Task directions →
Answer these from the Ru nanoparticle text below:
1. What was the average size of the Ru nanoparticles?
2. Which material showed some agglomerations of nanoparticles?
3. Which three elements do the mapping images show as evenly spread?

+++ Document extract

TEM was used to evaluate the particle size and specific morphology of the Ru NPs on the electrocatalysts. As shown in Fig. 2b, the TEM image displays the uniform distribution of Ru NPs on the carbon support. HR-TEM images revealed the presence of spherical Ru NPs distributed on the porous carbon texture, which formed particles with an average size of 4.31 nm. The d-spacing of the Ru NPs was determined to be 0.23 nm (Fig. 2c). The HAADF-STEM image is shown in Fig. 2d, and elemental mapping images are shown in Fig. 2e, f, and g, corresponding to the uniform dispersion of Ru, C, and O on the Ru@SCC-KU. TEM images of Ru@SCC-KU-6 and Ru@SCC-KU-8 revealed similar results to those for Ru@SCC-KU, but some agglomerations of NPs were observed for Ru@SCC-KU-6 (Fig. S2). Ru@SCC-KU-U and Ru@SCC-KU-N3 show poor uniform dispersion of Ru on the porous carbon support. Ru@CB has an onion-like amorphous carbon structure and more and fewer dots than the other materials1,30.

++++++
+++ Record extracts

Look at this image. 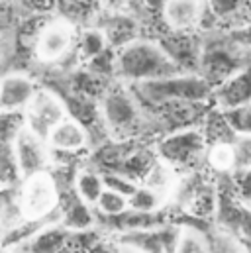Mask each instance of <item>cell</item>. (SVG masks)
Segmentation results:
<instances>
[{
  "label": "cell",
  "instance_id": "8",
  "mask_svg": "<svg viewBox=\"0 0 251 253\" xmlns=\"http://www.w3.org/2000/svg\"><path fill=\"white\" fill-rule=\"evenodd\" d=\"M12 145H14V153H16L20 171H22V179L43 173L49 169L51 147H49L47 139L34 133L28 126L20 131V135L14 139Z\"/></svg>",
  "mask_w": 251,
  "mask_h": 253
},
{
  "label": "cell",
  "instance_id": "22",
  "mask_svg": "<svg viewBox=\"0 0 251 253\" xmlns=\"http://www.w3.org/2000/svg\"><path fill=\"white\" fill-rule=\"evenodd\" d=\"M26 124V110H4L0 108V141L14 143Z\"/></svg>",
  "mask_w": 251,
  "mask_h": 253
},
{
  "label": "cell",
  "instance_id": "36",
  "mask_svg": "<svg viewBox=\"0 0 251 253\" xmlns=\"http://www.w3.org/2000/svg\"><path fill=\"white\" fill-rule=\"evenodd\" d=\"M248 14H250V18H251V0H248Z\"/></svg>",
  "mask_w": 251,
  "mask_h": 253
},
{
  "label": "cell",
  "instance_id": "15",
  "mask_svg": "<svg viewBox=\"0 0 251 253\" xmlns=\"http://www.w3.org/2000/svg\"><path fill=\"white\" fill-rule=\"evenodd\" d=\"M59 222L69 232H88L96 226L94 206L84 202L73 187L71 194H67V202L61 200L59 204Z\"/></svg>",
  "mask_w": 251,
  "mask_h": 253
},
{
  "label": "cell",
  "instance_id": "24",
  "mask_svg": "<svg viewBox=\"0 0 251 253\" xmlns=\"http://www.w3.org/2000/svg\"><path fill=\"white\" fill-rule=\"evenodd\" d=\"M228 126L236 131V135H251V104L238 106L232 110H222Z\"/></svg>",
  "mask_w": 251,
  "mask_h": 253
},
{
  "label": "cell",
  "instance_id": "7",
  "mask_svg": "<svg viewBox=\"0 0 251 253\" xmlns=\"http://www.w3.org/2000/svg\"><path fill=\"white\" fill-rule=\"evenodd\" d=\"M179 236H181V226L161 224L155 228L122 232L114 240L124 248H131L141 253H175Z\"/></svg>",
  "mask_w": 251,
  "mask_h": 253
},
{
  "label": "cell",
  "instance_id": "35",
  "mask_svg": "<svg viewBox=\"0 0 251 253\" xmlns=\"http://www.w3.org/2000/svg\"><path fill=\"white\" fill-rule=\"evenodd\" d=\"M122 248V253H141V252H135V250H131V248H124V246H120Z\"/></svg>",
  "mask_w": 251,
  "mask_h": 253
},
{
  "label": "cell",
  "instance_id": "14",
  "mask_svg": "<svg viewBox=\"0 0 251 253\" xmlns=\"http://www.w3.org/2000/svg\"><path fill=\"white\" fill-rule=\"evenodd\" d=\"M47 143H49L51 151L75 153L88 145V131L83 122H79L73 116H67L49 131Z\"/></svg>",
  "mask_w": 251,
  "mask_h": 253
},
{
  "label": "cell",
  "instance_id": "12",
  "mask_svg": "<svg viewBox=\"0 0 251 253\" xmlns=\"http://www.w3.org/2000/svg\"><path fill=\"white\" fill-rule=\"evenodd\" d=\"M212 98L220 110L251 104V65L218 84L212 92Z\"/></svg>",
  "mask_w": 251,
  "mask_h": 253
},
{
  "label": "cell",
  "instance_id": "31",
  "mask_svg": "<svg viewBox=\"0 0 251 253\" xmlns=\"http://www.w3.org/2000/svg\"><path fill=\"white\" fill-rule=\"evenodd\" d=\"M14 16H16L14 6H12L8 0H0V32H2V30H8V28L12 26Z\"/></svg>",
  "mask_w": 251,
  "mask_h": 253
},
{
  "label": "cell",
  "instance_id": "16",
  "mask_svg": "<svg viewBox=\"0 0 251 253\" xmlns=\"http://www.w3.org/2000/svg\"><path fill=\"white\" fill-rule=\"evenodd\" d=\"M206 12V0H165L163 18L175 32H187L198 26Z\"/></svg>",
  "mask_w": 251,
  "mask_h": 253
},
{
  "label": "cell",
  "instance_id": "10",
  "mask_svg": "<svg viewBox=\"0 0 251 253\" xmlns=\"http://www.w3.org/2000/svg\"><path fill=\"white\" fill-rule=\"evenodd\" d=\"M73 242V232H69L61 222L49 220L18 248L24 253H71Z\"/></svg>",
  "mask_w": 251,
  "mask_h": 253
},
{
  "label": "cell",
  "instance_id": "33",
  "mask_svg": "<svg viewBox=\"0 0 251 253\" xmlns=\"http://www.w3.org/2000/svg\"><path fill=\"white\" fill-rule=\"evenodd\" d=\"M0 253H24V252H22L20 248H4Z\"/></svg>",
  "mask_w": 251,
  "mask_h": 253
},
{
  "label": "cell",
  "instance_id": "21",
  "mask_svg": "<svg viewBox=\"0 0 251 253\" xmlns=\"http://www.w3.org/2000/svg\"><path fill=\"white\" fill-rule=\"evenodd\" d=\"M129 208L137 212H159L165 204V194L149 185H139L137 190L127 198Z\"/></svg>",
  "mask_w": 251,
  "mask_h": 253
},
{
  "label": "cell",
  "instance_id": "34",
  "mask_svg": "<svg viewBox=\"0 0 251 253\" xmlns=\"http://www.w3.org/2000/svg\"><path fill=\"white\" fill-rule=\"evenodd\" d=\"M4 250V228L0 226V252Z\"/></svg>",
  "mask_w": 251,
  "mask_h": 253
},
{
  "label": "cell",
  "instance_id": "1",
  "mask_svg": "<svg viewBox=\"0 0 251 253\" xmlns=\"http://www.w3.org/2000/svg\"><path fill=\"white\" fill-rule=\"evenodd\" d=\"M175 73H183L181 67L175 63L161 43L133 40L124 47H120L116 55V75L131 84L163 79Z\"/></svg>",
  "mask_w": 251,
  "mask_h": 253
},
{
  "label": "cell",
  "instance_id": "13",
  "mask_svg": "<svg viewBox=\"0 0 251 253\" xmlns=\"http://www.w3.org/2000/svg\"><path fill=\"white\" fill-rule=\"evenodd\" d=\"M36 83L22 73H10L0 79V106L4 110H26L36 96Z\"/></svg>",
  "mask_w": 251,
  "mask_h": 253
},
{
  "label": "cell",
  "instance_id": "25",
  "mask_svg": "<svg viewBox=\"0 0 251 253\" xmlns=\"http://www.w3.org/2000/svg\"><path fill=\"white\" fill-rule=\"evenodd\" d=\"M244 8L248 10V0H206V12H210L216 20L234 18Z\"/></svg>",
  "mask_w": 251,
  "mask_h": 253
},
{
  "label": "cell",
  "instance_id": "20",
  "mask_svg": "<svg viewBox=\"0 0 251 253\" xmlns=\"http://www.w3.org/2000/svg\"><path fill=\"white\" fill-rule=\"evenodd\" d=\"M135 34H137V26L133 20L126 18V16H116L112 18L106 28H104V36L106 40L112 43V45H118V47H124L127 43H131L135 40Z\"/></svg>",
  "mask_w": 251,
  "mask_h": 253
},
{
  "label": "cell",
  "instance_id": "27",
  "mask_svg": "<svg viewBox=\"0 0 251 253\" xmlns=\"http://www.w3.org/2000/svg\"><path fill=\"white\" fill-rule=\"evenodd\" d=\"M106 42L108 40H106L104 32H94V30L84 32L83 38H81V53H83V57L86 61H90L96 55L104 53L106 51Z\"/></svg>",
  "mask_w": 251,
  "mask_h": 253
},
{
  "label": "cell",
  "instance_id": "3",
  "mask_svg": "<svg viewBox=\"0 0 251 253\" xmlns=\"http://www.w3.org/2000/svg\"><path fill=\"white\" fill-rule=\"evenodd\" d=\"M100 118L104 127L116 137H129L143 126V112L137 94L122 83L112 84L100 98Z\"/></svg>",
  "mask_w": 251,
  "mask_h": 253
},
{
  "label": "cell",
  "instance_id": "28",
  "mask_svg": "<svg viewBox=\"0 0 251 253\" xmlns=\"http://www.w3.org/2000/svg\"><path fill=\"white\" fill-rule=\"evenodd\" d=\"M234 147L238 169H251V135H238Z\"/></svg>",
  "mask_w": 251,
  "mask_h": 253
},
{
  "label": "cell",
  "instance_id": "39",
  "mask_svg": "<svg viewBox=\"0 0 251 253\" xmlns=\"http://www.w3.org/2000/svg\"><path fill=\"white\" fill-rule=\"evenodd\" d=\"M250 204H251V202H250Z\"/></svg>",
  "mask_w": 251,
  "mask_h": 253
},
{
  "label": "cell",
  "instance_id": "18",
  "mask_svg": "<svg viewBox=\"0 0 251 253\" xmlns=\"http://www.w3.org/2000/svg\"><path fill=\"white\" fill-rule=\"evenodd\" d=\"M22 183V171L14 153V145L0 141V189L16 187Z\"/></svg>",
  "mask_w": 251,
  "mask_h": 253
},
{
  "label": "cell",
  "instance_id": "23",
  "mask_svg": "<svg viewBox=\"0 0 251 253\" xmlns=\"http://www.w3.org/2000/svg\"><path fill=\"white\" fill-rule=\"evenodd\" d=\"M129 208V202H127V196L116 192V190L104 189L100 198L96 200L94 204V210L98 212V216L102 218H110V216H118Z\"/></svg>",
  "mask_w": 251,
  "mask_h": 253
},
{
  "label": "cell",
  "instance_id": "32",
  "mask_svg": "<svg viewBox=\"0 0 251 253\" xmlns=\"http://www.w3.org/2000/svg\"><path fill=\"white\" fill-rule=\"evenodd\" d=\"M236 240H238V244H240L242 252L251 253V240H248V238H236Z\"/></svg>",
  "mask_w": 251,
  "mask_h": 253
},
{
  "label": "cell",
  "instance_id": "2",
  "mask_svg": "<svg viewBox=\"0 0 251 253\" xmlns=\"http://www.w3.org/2000/svg\"><path fill=\"white\" fill-rule=\"evenodd\" d=\"M137 98L159 106L165 102H206L214 88L200 73H175L163 79L131 84Z\"/></svg>",
  "mask_w": 251,
  "mask_h": 253
},
{
  "label": "cell",
  "instance_id": "38",
  "mask_svg": "<svg viewBox=\"0 0 251 253\" xmlns=\"http://www.w3.org/2000/svg\"><path fill=\"white\" fill-rule=\"evenodd\" d=\"M0 108H2V106H0Z\"/></svg>",
  "mask_w": 251,
  "mask_h": 253
},
{
  "label": "cell",
  "instance_id": "4",
  "mask_svg": "<svg viewBox=\"0 0 251 253\" xmlns=\"http://www.w3.org/2000/svg\"><path fill=\"white\" fill-rule=\"evenodd\" d=\"M198 67H200V75L212 84V88H216L226 79H230L232 75L240 73L250 65L246 63L244 45L232 38V40L206 42L200 49Z\"/></svg>",
  "mask_w": 251,
  "mask_h": 253
},
{
  "label": "cell",
  "instance_id": "37",
  "mask_svg": "<svg viewBox=\"0 0 251 253\" xmlns=\"http://www.w3.org/2000/svg\"><path fill=\"white\" fill-rule=\"evenodd\" d=\"M2 53H4V51H2V40H0V61H2Z\"/></svg>",
  "mask_w": 251,
  "mask_h": 253
},
{
  "label": "cell",
  "instance_id": "26",
  "mask_svg": "<svg viewBox=\"0 0 251 253\" xmlns=\"http://www.w3.org/2000/svg\"><path fill=\"white\" fill-rule=\"evenodd\" d=\"M102 173V181H104V189H110V190H116L124 196H131L139 183L131 177H127L126 173H120V171H100Z\"/></svg>",
  "mask_w": 251,
  "mask_h": 253
},
{
  "label": "cell",
  "instance_id": "5",
  "mask_svg": "<svg viewBox=\"0 0 251 253\" xmlns=\"http://www.w3.org/2000/svg\"><path fill=\"white\" fill-rule=\"evenodd\" d=\"M20 206L28 220H47L59 216L61 189L55 175L43 171L22 179L18 185Z\"/></svg>",
  "mask_w": 251,
  "mask_h": 253
},
{
  "label": "cell",
  "instance_id": "19",
  "mask_svg": "<svg viewBox=\"0 0 251 253\" xmlns=\"http://www.w3.org/2000/svg\"><path fill=\"white\" fill-rule=\"evenodd\" d=\"M175 253H212V244L208 236L196 226H181Z\"/></svg>",
  "mask_w": 251,
  "mask_h": 253
},
{
  "label": "cell",
  "instance_id": "29",
  "mask_svg": "<svg viewBox=\"0 0 251 253\" xmlns=\"http://www.w3.org/2000/svg\"><path fill=\"white\" fill-rule=\"evenodd\" d=\"M210 244H212V253H244L238 240L226 232H220L218 236H214Z\"/></svg>",
  "mask_w": 251,
  "mask_h": 253
},
{
  "label": "cell",
  "instance_id": "17",
  "mask_svg": "<svg viewBox=\"0 0 251 253\" xmlns=\"http://www.w3.org/2000/svg\"><path fill=\"white\" fill-rule=\"evenodd\" d=\"M73 187L75 192L88 204H96V200L100 198L102 190H104V181H102V173L94 171V169H83L75 175L73 179Z\"/></svg>",
  "mask_w": 251,
  "mask_h": 253
},
{
  "label": "cell",
  "instance_id": "11",
  "mask_svg": "<svg viewBox=\"0 0 251 253\" xmlns=\"http://www.w3.org/2000/svg\"><path fill=\"white\" fill-rule=\"evenodd\" d=\"M75 43V30L67 22H51L47 24L36 43V53L42 61H59L65 57Z\"/></svg>",
  "mask_w": 251,
  "mask_h": 253
},
{
  "label": "cell",
  "instance_id": "9",
  "mask_svg": "<svg viewBox=\"0 0 251 253\" xmlns=\"http://www.w3.org/2000/svg\"><path fill=\"white\" fill-rule=\"evenodd\" d=\"M63 118H67V106L51 90H38L26 108V124L34 133H38L43 139H47L49 131Z\"/></svg>",
  "mask_w": 251,
  "mask_h": 253
},
{
  "label": "cell",
  "instance_id": "30",
  "mask_svg": "<svg viewBox=\"0 0 251 253\" xmlns=\"http://www.w3.org/2000/svg\"><path fill=\"white\" fill-rule=\"evenodd\" d=\"M84 253H122V248L116 240H98Z\"/></svg>",
  "mask_w": 251,
  "mask_h": 253
},
{
  "label": "cell",
  "instance_id": "6",
  "mask_svg": "<svg viewBox=\"0 0 251 253\" xmlns=\"http://www.w3.org/2000/svg\"><path fill=\"white\" fill-rule=\"evenodd\" d=\"M206 155V137L196 127L173 129L157 143V159L171 169H192Z\"/></svg>",
  "mask_w": 251,
  "mask_h": 253
}]
</instances>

++++++

Problem solution →
1. 4.31 nm
2. Ru@SCC-KU-6
3. Ru, C, and O